Democracia, Persuasão e Verdade

A persuasão promove a divulgação da verdade? A persuasão perverte a deliberação pública? Ou: como é que os políticos podem ser persuasivos sem perverter as mais elementares verdades?

Os mais eminentes filósofos liberal-democratas (Mill, Rorty, Rawls etc.) e outros de inspiração esquerdista (Habermas, Honneth etc.) chamam-lhe deliberação pública. Os especialistas em psicologia política, obreiros incansáveis das muito apetecidas maiorias eleitorais, dão-lhe outro nome: persuasão. A relação da persuasão com a deliberação é habitualmente paradoxal. Porquê? A persuasão tende a perverter a verdade, o pilar essencial de qualquer processo de deliberação pública digno do nome. Estou a enveredar pelo purismo ideológico? Talvez. Não raramente os argumentos mais persuasivos são também os menos verdadeiros ("Brexit”, Trump, Bolsonaro etc.).

A forma mais ignóbil da persuasão política é, claro, a demagogia. Ilustremos este problema com um exemplo simples. Como é sabido, todos os partidos que ganham eleições afirmam a sua legitimidade distinguindo-se do governo que depuseram. Não será descabido afirmar que a contra-distinção é o mais comum acto discursivo nas democracias liberais. Os partidos políticos rivais distinguem-se até à exaustão. Assim foi entre nós. O fim da austeridade, dizem os socialistas, começou com a gloriosa “geringonça”. Ora, como é sabido pela maioria dos portugueses razoavelmente sensatos, a austeridade não acabou em 2015. Foi apenas inteligentemente reconfigurada (cativações, subida de impostos indirectos). A dita reconfiguração que consistiu em pouco mais do que a tímida devolução de rendimentos dos funcionários públicos e de outras benesses menores foram pomposamente e paradoxalmente celebradas pela “esquerda” como uma espécie de nova era, não obstante os ferozes protestos de uma multidão infindável de esquecidos. Instituiu-se uma fronteira temporal tão fictícia quão intransponível entre o que foi e o que é.

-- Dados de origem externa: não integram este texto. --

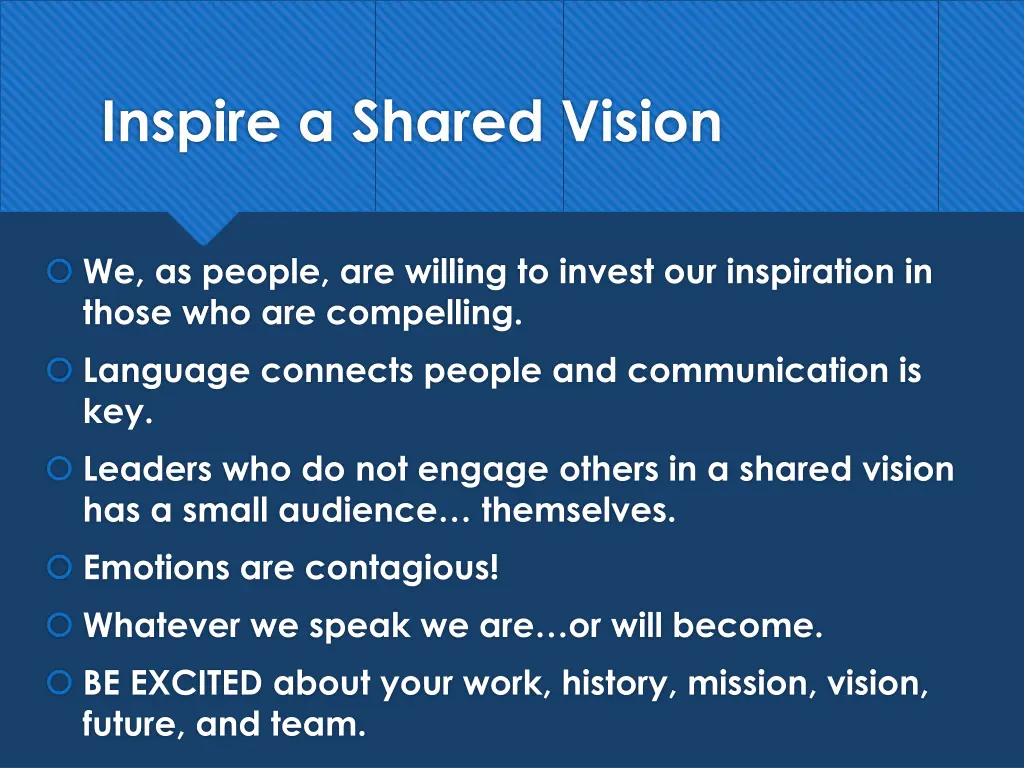 Inspire a Shared Vision

We, as people, are willing to invest our inspiration in those who are compelling.

Language connects people and communication is key.

Leaders who do not engage others in a shared vision has a small audience… themselves.

Emotions are contagious!

Whatever we speak we are…or will become.

BE EXCITED about your work, history, mission, vision, future, and team.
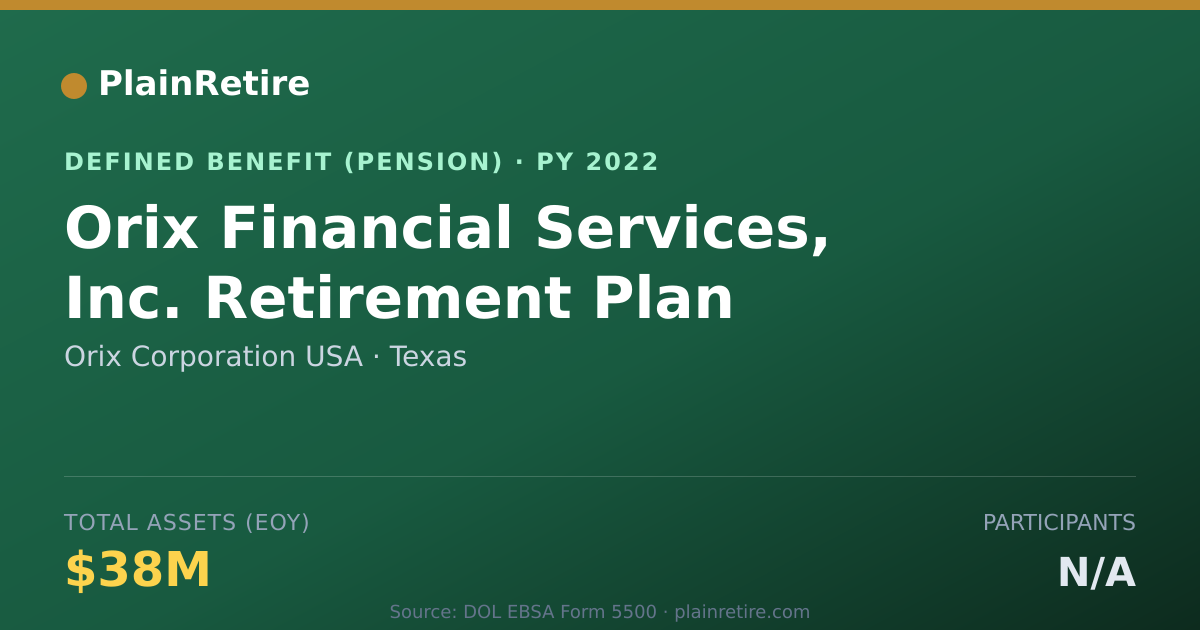 PlainRetire

DEFINED BENEFIT (PENSION) · PY 2022

Orix Financial Services, Inc. Retirement Plan

Orix Corporation USA · Texas

TOTAL ASSETS (EOY)

$38M

PARTICIPANTS

N/A

Source: DOL EBSA Form 5500 · plainretire.com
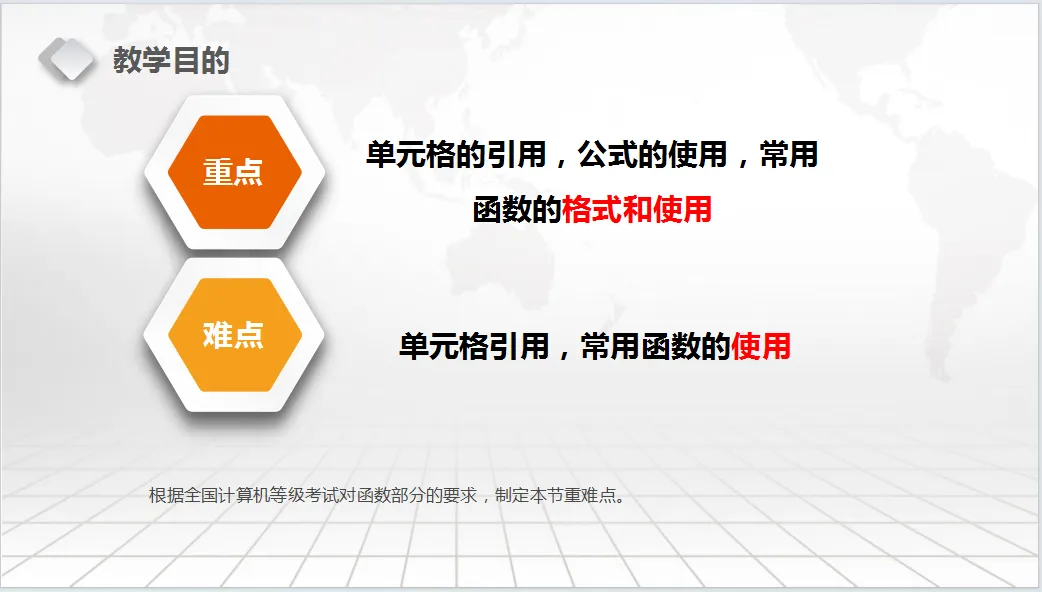 教学目的

重点

单元格的引用，公式的使用，常用函数的格式和使用

难点

单元格引用，常用函数的使用

根据全国计算机等级考试对函数部分的要求，制定本节重难点。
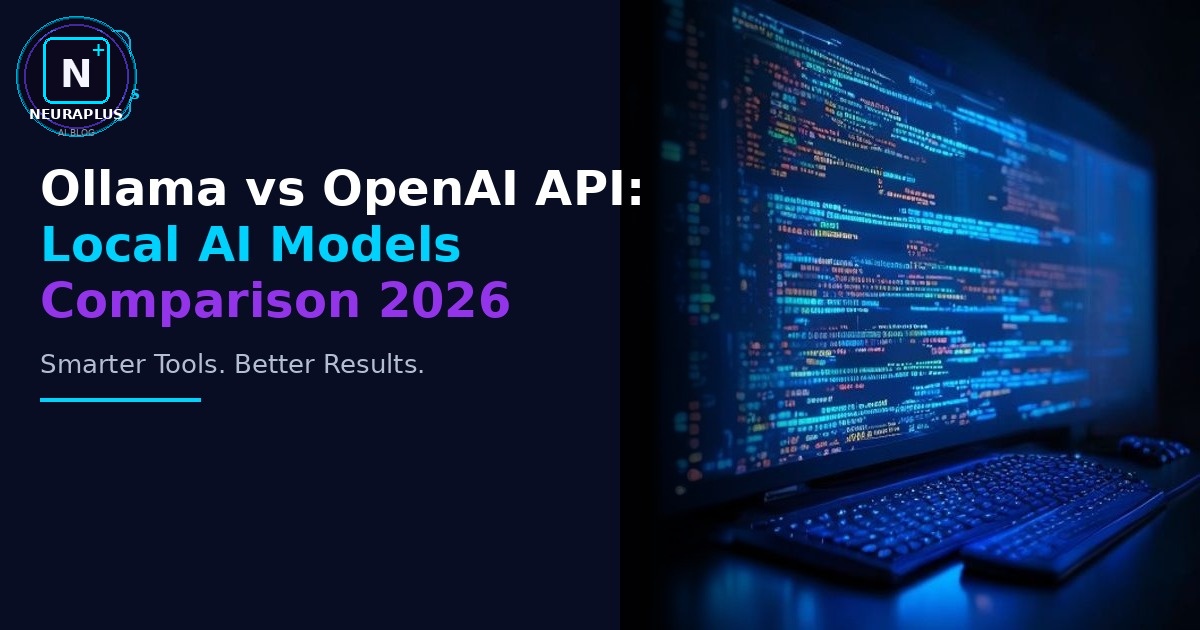 N+
NEURAPLUS
AI BLOG

Ollama vs OpenAI API:
Local AI Models
Comparison 2026

Smarter Tools. Better Results.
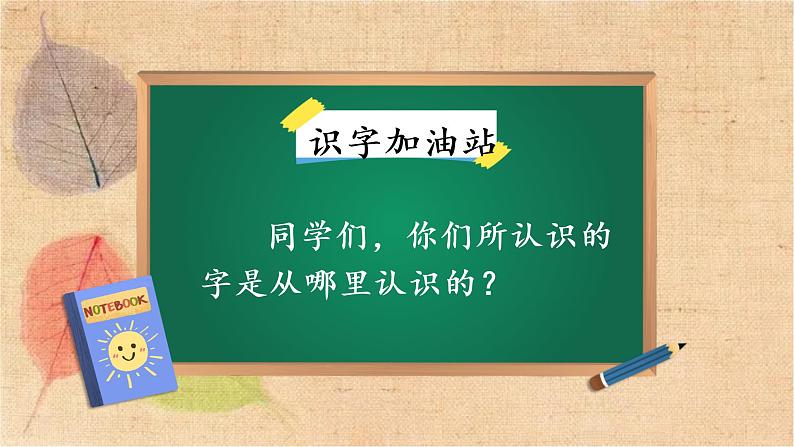 识字加油站

同学们，你们所认识的字是从哪里认识的？

NOTEBOOK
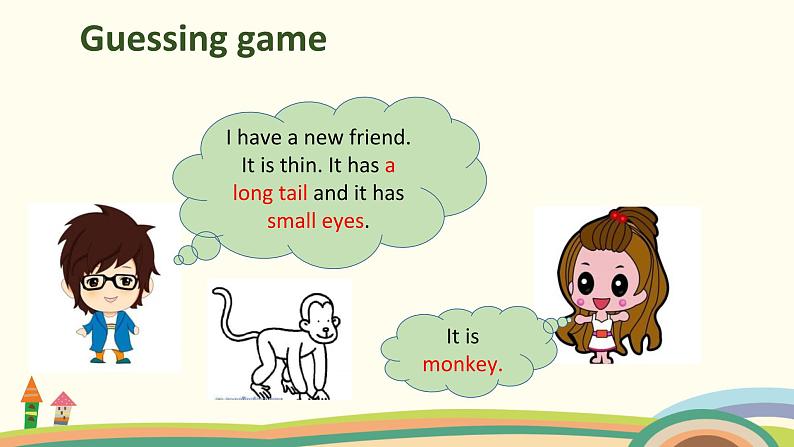 Guessing game

I have a new friend. It is thin. It has a long tail and it has small eyes.

It is monkey.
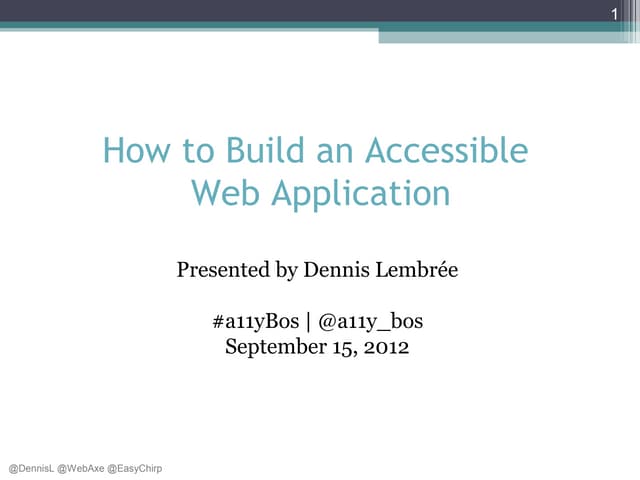 1

How to Build an Accessible Web Application

Presented by Dennis Lembrée

#a11yBos | @a11y_bos
September 15, 2012

@DennisL @WebAxe @EasyChirp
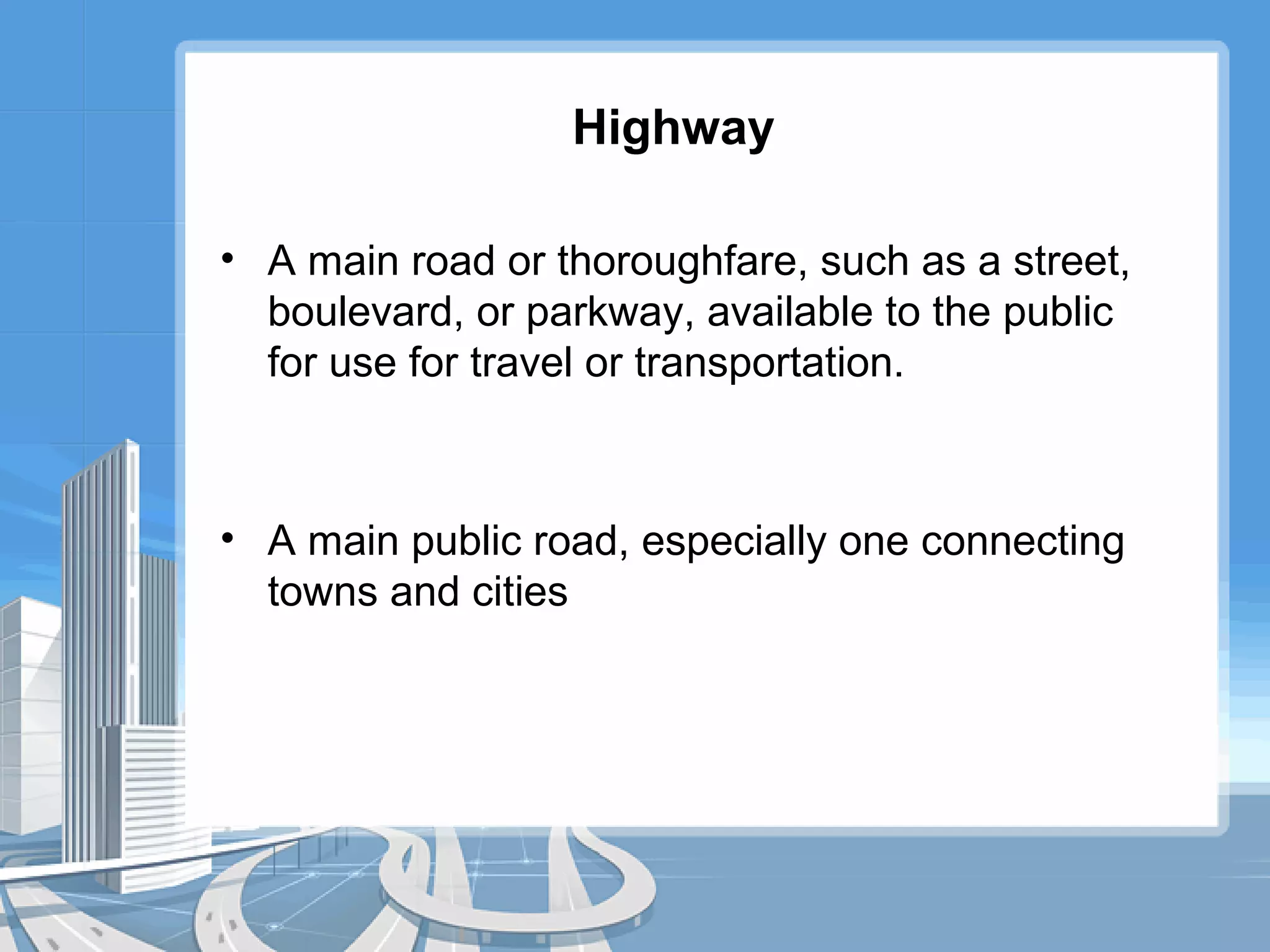 Highway

• A main road or thoroughfare, such as a street, boulevard, or parkway, available to the public for use for travel or transportation.

• A main public road, especially one connecting towns and cities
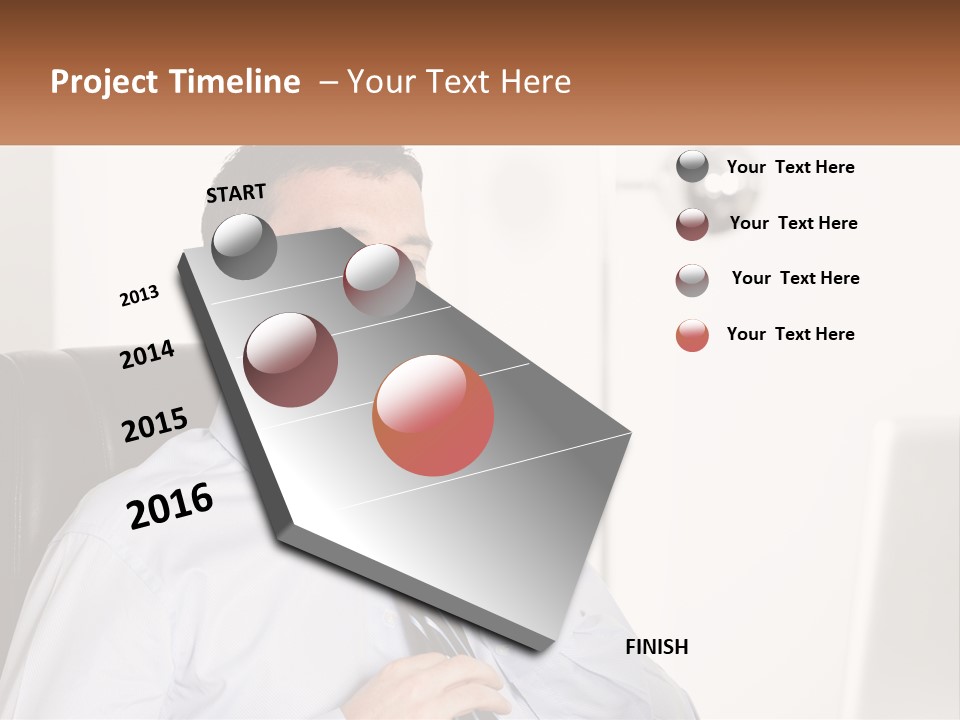 Project Timeline – Your Text Here

START

2013

2014

2015

2016

FINISH

Your Text Here

Your Text Here

Your Text Here

Your Text Here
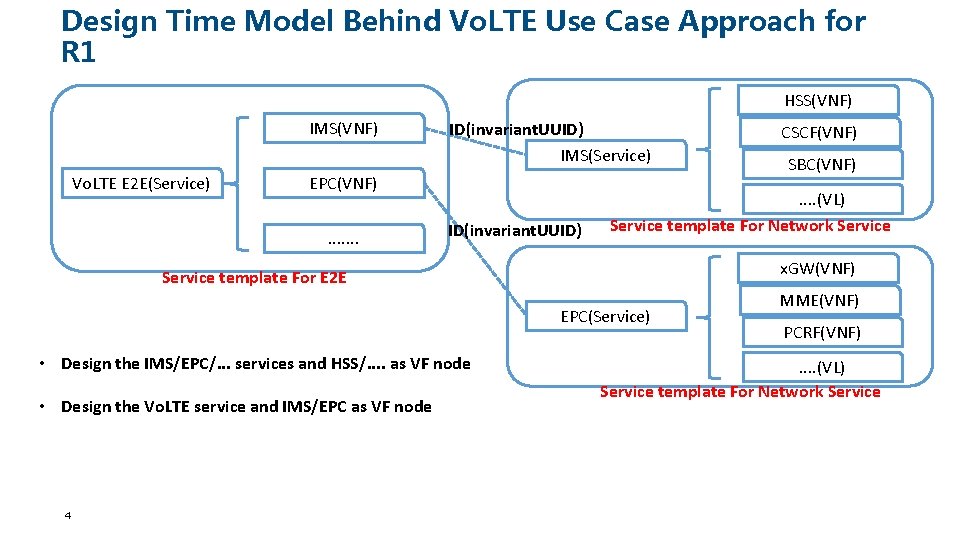 Design Time Model Behind VoLTE Use Case Approach for R1

VoLTE E2E(Service)

IMS(VNF)

EPC(VNF)

…….

Service template For E2E

ID(invariantUUID)

ID(invariantUUID)

IMS(Service)

HSS(VNF)

CSCF(VNF)

SBC(VNF)

….(VL)

Service template For Network Service

EPC(Service)

xGW(VNF)

MME(VNF)

PCRF(VNF)

….(VL)

Service template For Network Service

• Design the IMS/EPC/… services and HSS/…. as VF node

• Design the VoLTE service and IMS/EPC as VF node

4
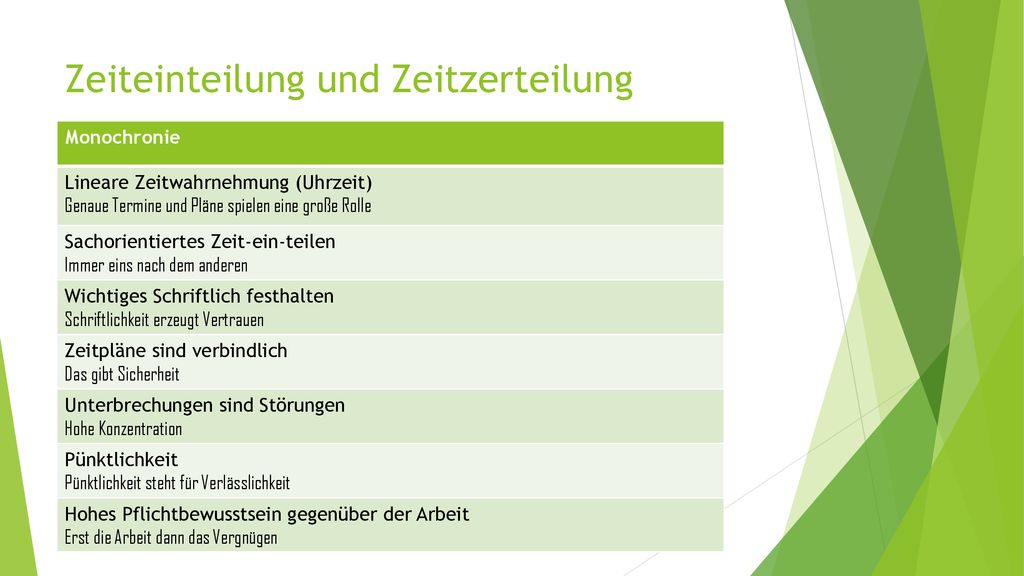 Zeiteinteilung und Zeitzerteilung

| Monochronie |
|---|
| Lineare Zeitwahrnehmung (Uhrzeit) Genaue Termine und Pläne spielen eine große Rolle |
| Sachorientiertes Zeit-ein-teilen Immer eins nach dem anderen |
| Wichtiges Schriftlich festhalten Schriftlichkeit erzeugt Vertrauen |
| Zeitpläne sind verbindlich Das gibt Sicherheit |
| Unterbrechungen sind Störungen Hohe Konzentration |
| Pünktlichkeit Pünktlichkeit steht für Verlässlichkeit |
| Hohes Pflichtbewusstsein gegenüber der Arbeit Erst die Arbeit dann das Vergnügen |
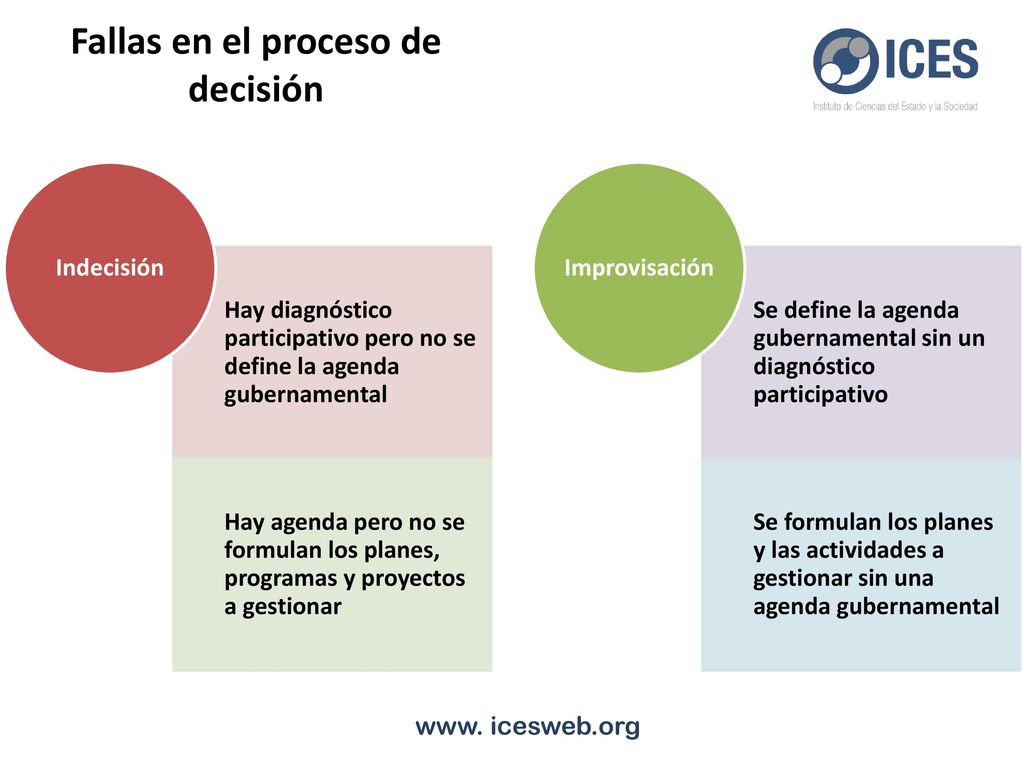 Fallas en el proceso de decisión

ICES
Instituto de Ciencias del Estado y la Sociedad

Indecisión

Hay diagnóstico participativo pero no se define la agenda gubernamental

Hay agenda pero no se formulan los planes, programas y proyectos a gestionar

Improvisación

Se define la agenda gubernamental sin un diagnóstico participativo

Se formulan los planes y las actividades a gestionar sin una agenda gubernamental

www. icesweb.org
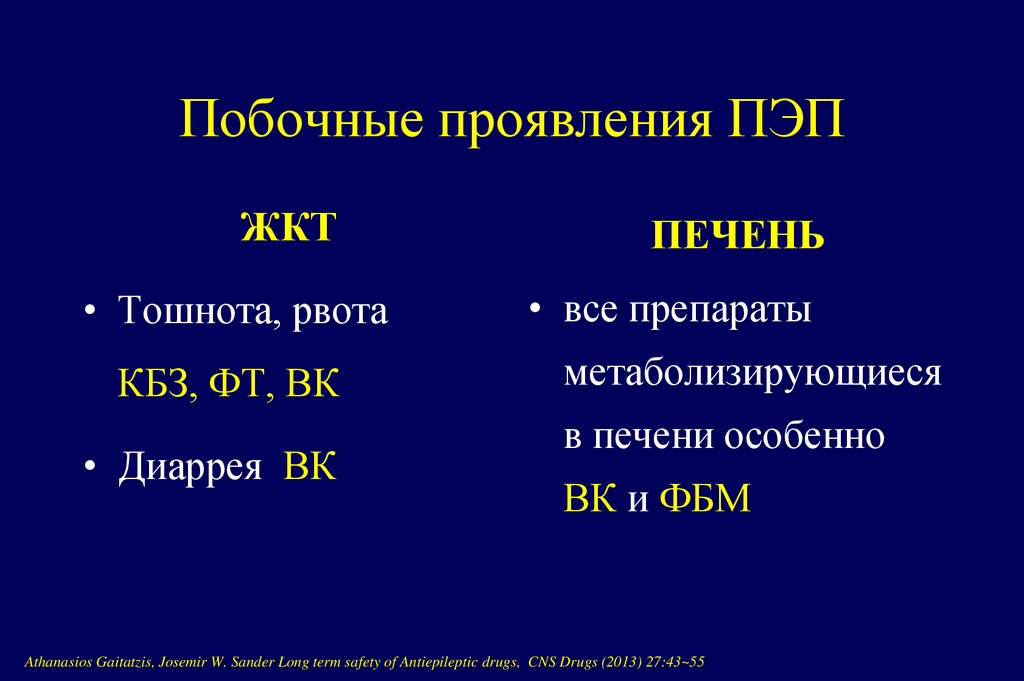 Побочные проявления ПЭП

ЖКТ

• Тошнота, рвота
КБЗ, ФТ, ВК

• Диаррея ВК

ПЕЧЕНЬ

• все препараты метаболизирующиеся в печени особенно ВК и ФБМ

Athanasios Gaitatzis, Josemir W. Sander Long term safety of Antiepileptic drugs, CNS Drugs (2013) 27:43~55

O que nenhum esquerdista jamais reconheceria é que o fim (reconfiguração) da austeridade só foi possível porque as contas públicas de um país profundamente dependente do crédito externo já haviam sido equilibradas, um facto simples e inquestionável que qualquer economista integro corroboraria sem qualquer dificuldade. Se considerarmos este argumento fundamentalmente verdadeiro, deparamo-nos de imediato com um problema deveras espinhoso: o que acontece à sacrossanta deliberação pública, supostamente límpida e verdadeira, quando a persuasão político-partidária entra em jogo? A persuasão promove a divulgação da verdade? A persuasão perverte a deliberação pública? Ou: como é que os políticos podem ser persuasivos sem perverter as mais elementares verdades?